- **AIM OF THE EXERCISE**
Quote exactly and only this range of lines in the data below: the line that holds "Joel Silverman" to the line that holds "It will provide good", both included.

(Records from a data source)
=-=-=
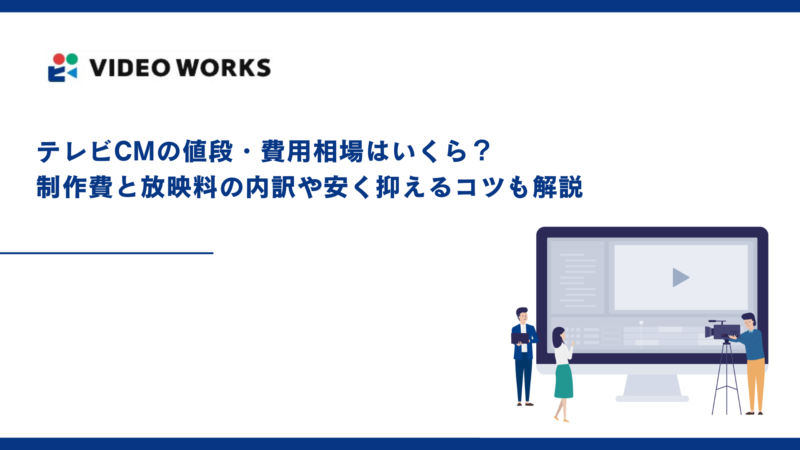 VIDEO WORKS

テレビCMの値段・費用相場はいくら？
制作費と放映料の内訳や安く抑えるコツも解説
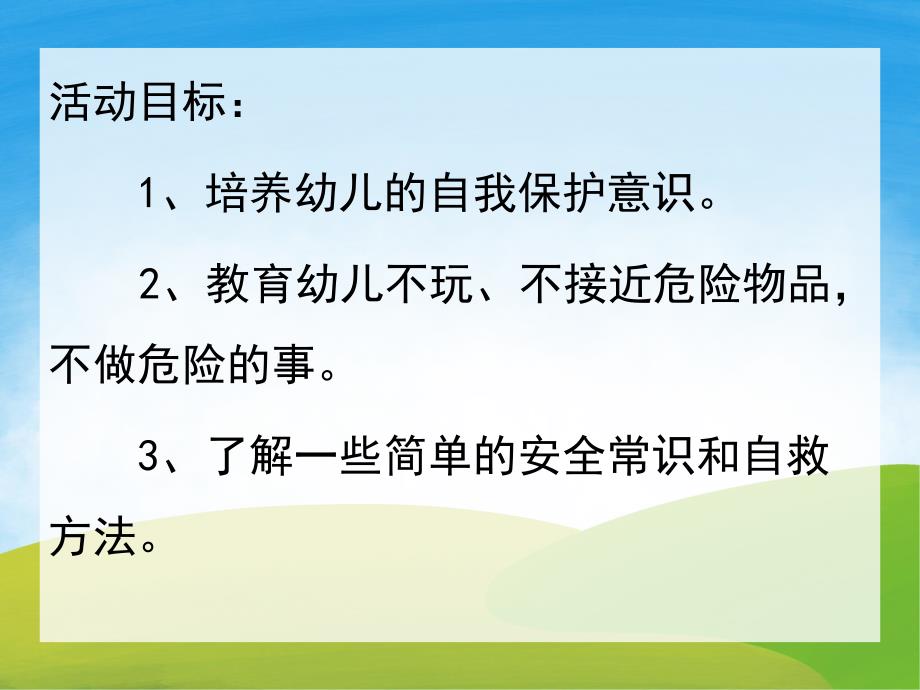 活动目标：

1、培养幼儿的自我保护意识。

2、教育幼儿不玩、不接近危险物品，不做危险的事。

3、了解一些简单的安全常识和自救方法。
=-=-=
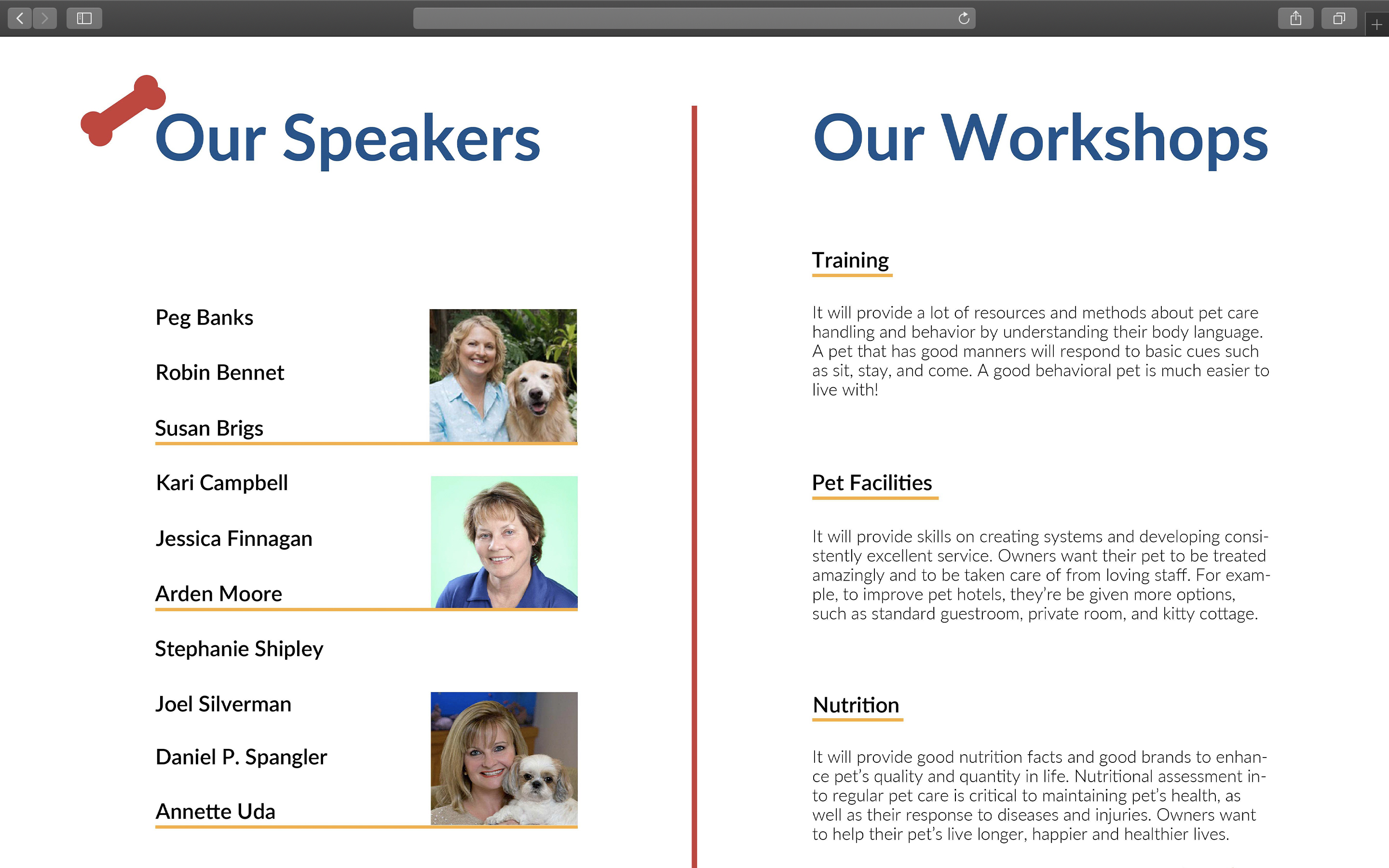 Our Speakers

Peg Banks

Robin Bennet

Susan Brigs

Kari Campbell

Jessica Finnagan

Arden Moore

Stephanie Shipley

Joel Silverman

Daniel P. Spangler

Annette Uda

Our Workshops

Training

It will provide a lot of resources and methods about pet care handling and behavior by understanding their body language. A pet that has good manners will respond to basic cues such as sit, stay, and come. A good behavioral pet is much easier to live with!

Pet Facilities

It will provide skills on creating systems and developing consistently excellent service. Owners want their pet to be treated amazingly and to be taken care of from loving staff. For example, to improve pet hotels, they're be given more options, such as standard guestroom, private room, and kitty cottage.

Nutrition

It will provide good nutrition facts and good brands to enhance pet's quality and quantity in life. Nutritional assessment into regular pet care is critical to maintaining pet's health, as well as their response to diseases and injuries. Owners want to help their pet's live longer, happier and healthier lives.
=-=-=
- **SOLUTION TO THIS PROBLEM**
Joel Silverman

Daniel P. Spangler

Annette Uda

Our Workshops

Training

It will provide a lot of resources and methods about pet care handling and behavior by understanding their body language. A pet that has good manners will respond to basic cues such as sit, stay, and come. A good behavioral pet is much easier to live with!

Pet Facilities

It will provide skills on creating systems and developing consistently excellent service. Owners want their pet to be treated amazingly and to be taken care of from loving staff. For example, to improve pet hotels, they're be given more options, such as standard guestroom, private room, and kitty cottage.

Nutrition

It will provide good nutrition facts and good brands to enhance pet's quality and quantity in life. Nutritional assessment into regular pet care is critical to maintaining pet's health, as well as their response to diseases and injuries. Owners want to help their pet's live longer, happier and healthier lives.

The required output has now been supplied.